** START **

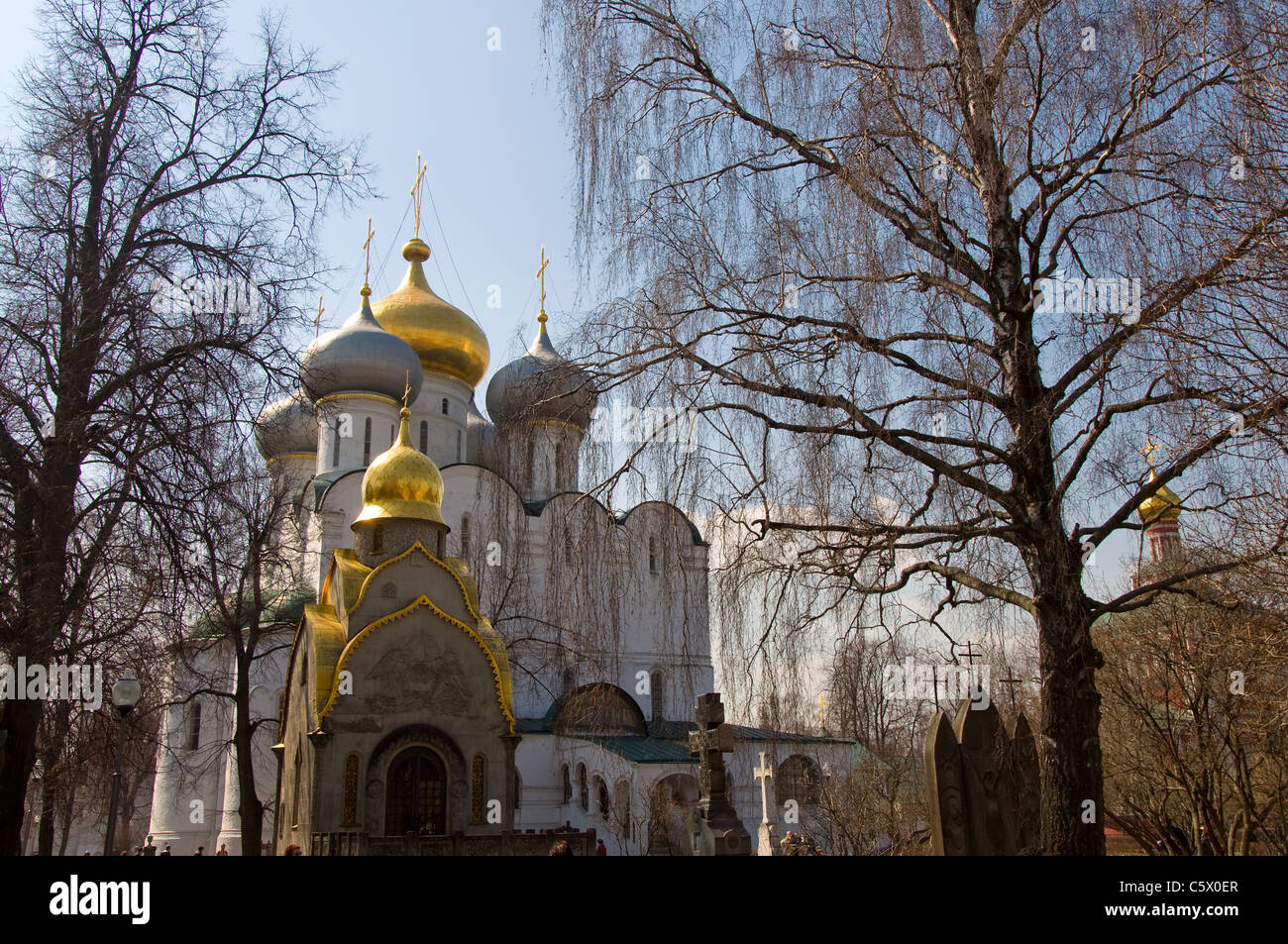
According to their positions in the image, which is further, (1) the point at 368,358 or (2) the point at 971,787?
(1) the point at 368,358

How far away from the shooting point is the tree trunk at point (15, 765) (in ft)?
29.1

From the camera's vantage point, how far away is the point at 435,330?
3269cm

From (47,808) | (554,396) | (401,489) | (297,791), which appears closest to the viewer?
(554,396)

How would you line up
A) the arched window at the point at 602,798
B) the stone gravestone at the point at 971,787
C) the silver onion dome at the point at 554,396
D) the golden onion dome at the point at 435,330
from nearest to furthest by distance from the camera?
1. the silver onion dome at the point at 554,396
2. the stone gravestone at the point at 971,787
3. the arched window at the point at 602,798
4. the golden onion dome at the point at 435,330

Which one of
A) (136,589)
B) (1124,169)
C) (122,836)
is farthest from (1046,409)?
(122,836)

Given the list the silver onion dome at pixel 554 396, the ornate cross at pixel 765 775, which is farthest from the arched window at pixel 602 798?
Result: the silver onion dome at pixel 554 396

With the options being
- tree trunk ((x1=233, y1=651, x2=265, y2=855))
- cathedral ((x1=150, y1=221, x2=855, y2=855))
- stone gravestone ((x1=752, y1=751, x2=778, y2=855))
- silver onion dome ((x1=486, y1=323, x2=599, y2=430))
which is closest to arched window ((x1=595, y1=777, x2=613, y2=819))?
cathedral ((x1=150, y1=221, x2=855, y2=855))

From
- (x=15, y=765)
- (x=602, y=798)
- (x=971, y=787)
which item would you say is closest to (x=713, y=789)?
(x=971, y=787)

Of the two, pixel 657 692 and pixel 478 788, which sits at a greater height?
pixel 657 692

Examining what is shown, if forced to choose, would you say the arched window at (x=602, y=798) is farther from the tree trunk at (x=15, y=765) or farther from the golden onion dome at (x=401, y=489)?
the tree trunk at (x=15, y=765)

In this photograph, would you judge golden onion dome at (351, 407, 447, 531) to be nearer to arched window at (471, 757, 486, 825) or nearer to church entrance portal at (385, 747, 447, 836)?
church entrance portal at (385, 747, 447, 836)

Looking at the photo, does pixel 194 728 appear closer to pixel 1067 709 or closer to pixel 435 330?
pixel 435 330

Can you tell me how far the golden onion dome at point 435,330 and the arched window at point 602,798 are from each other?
14.5m

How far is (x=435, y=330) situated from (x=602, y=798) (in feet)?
52.1
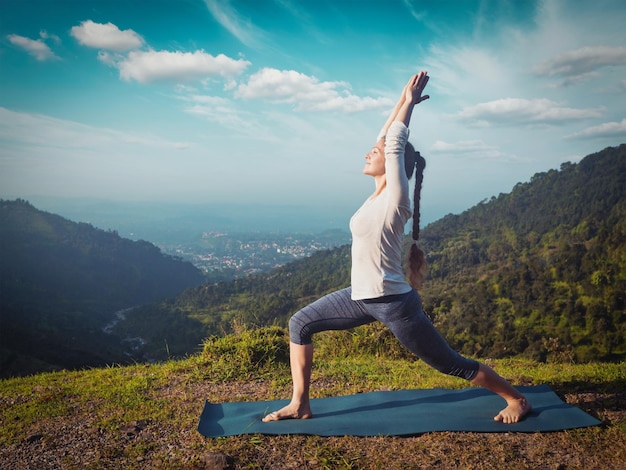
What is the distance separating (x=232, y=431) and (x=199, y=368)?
6.30 feet

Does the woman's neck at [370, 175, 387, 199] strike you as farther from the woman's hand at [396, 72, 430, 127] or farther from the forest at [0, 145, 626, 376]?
the forest at [0, 145, 626, 376]

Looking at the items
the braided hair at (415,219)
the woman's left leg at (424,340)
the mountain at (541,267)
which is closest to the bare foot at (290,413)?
the woman's left leg at (424,340)

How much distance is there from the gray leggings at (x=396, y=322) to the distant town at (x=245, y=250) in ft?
371

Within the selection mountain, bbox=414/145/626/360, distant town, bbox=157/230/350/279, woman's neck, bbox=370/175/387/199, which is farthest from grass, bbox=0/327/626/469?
distant town, bbox=157/230/350/279

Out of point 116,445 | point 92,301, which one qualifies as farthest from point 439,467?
point 92,301

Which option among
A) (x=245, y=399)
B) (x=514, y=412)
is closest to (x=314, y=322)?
(x=245, y=399)

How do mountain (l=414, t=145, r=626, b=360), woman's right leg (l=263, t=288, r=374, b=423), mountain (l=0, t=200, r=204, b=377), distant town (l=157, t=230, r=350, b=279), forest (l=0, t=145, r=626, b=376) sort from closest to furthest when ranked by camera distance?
woman's right leg (l=263, t=288, r=374, b=423) < mountain (l=414, t=145, r=626, b=360) < forest (l=0, t=145, r=626, b=376) < mountain (l=0, t=200, r=204, b=377) < distant town (l=157, t=230, r=350, b=279)

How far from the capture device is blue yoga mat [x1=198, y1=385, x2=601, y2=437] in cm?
341

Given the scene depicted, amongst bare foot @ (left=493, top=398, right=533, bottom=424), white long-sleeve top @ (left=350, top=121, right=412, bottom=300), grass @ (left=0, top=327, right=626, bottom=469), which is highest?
white long-sleeve top @ (left=350, top=121, right=412, bottom=300)

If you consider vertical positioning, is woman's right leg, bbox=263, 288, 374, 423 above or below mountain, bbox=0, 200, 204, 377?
above

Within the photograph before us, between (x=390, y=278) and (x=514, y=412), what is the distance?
150cm

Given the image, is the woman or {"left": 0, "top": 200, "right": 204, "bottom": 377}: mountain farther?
{"left": 0, "top": 200, "right": 204, "bottom": 377}: mountain

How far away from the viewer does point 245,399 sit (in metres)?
4.37

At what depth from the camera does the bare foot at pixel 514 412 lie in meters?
3.53
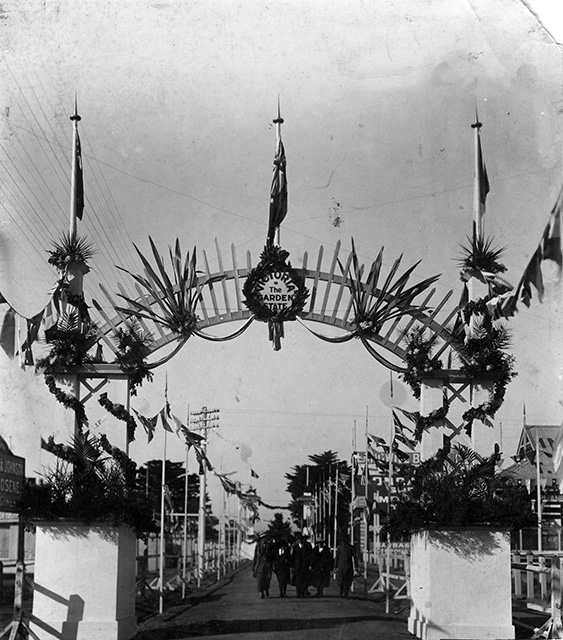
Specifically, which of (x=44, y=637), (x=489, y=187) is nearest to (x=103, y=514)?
(x=44, y=637)

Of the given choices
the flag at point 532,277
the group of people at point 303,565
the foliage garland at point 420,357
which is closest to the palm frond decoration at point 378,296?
the foliage garland at point 420,357

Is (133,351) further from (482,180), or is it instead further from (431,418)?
(482,180)

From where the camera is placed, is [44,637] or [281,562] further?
[281,562]

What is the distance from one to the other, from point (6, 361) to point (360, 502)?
23.7m

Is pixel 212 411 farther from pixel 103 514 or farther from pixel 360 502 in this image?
pixel 103 514

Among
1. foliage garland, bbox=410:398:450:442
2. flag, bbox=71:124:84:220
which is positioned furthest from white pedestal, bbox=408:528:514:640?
flag, bbox=71:124:84:220

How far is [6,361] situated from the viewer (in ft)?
50.9

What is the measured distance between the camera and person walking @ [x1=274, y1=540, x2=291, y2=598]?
27094 millimetres

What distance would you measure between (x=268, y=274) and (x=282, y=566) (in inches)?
539

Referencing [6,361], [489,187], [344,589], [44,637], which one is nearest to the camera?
[44,637]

** END **

▶ _Stated goal_: How many lines in the listing above contain the string "pixel"? Reply with the number alone.

▶ _Exercise solution_: 9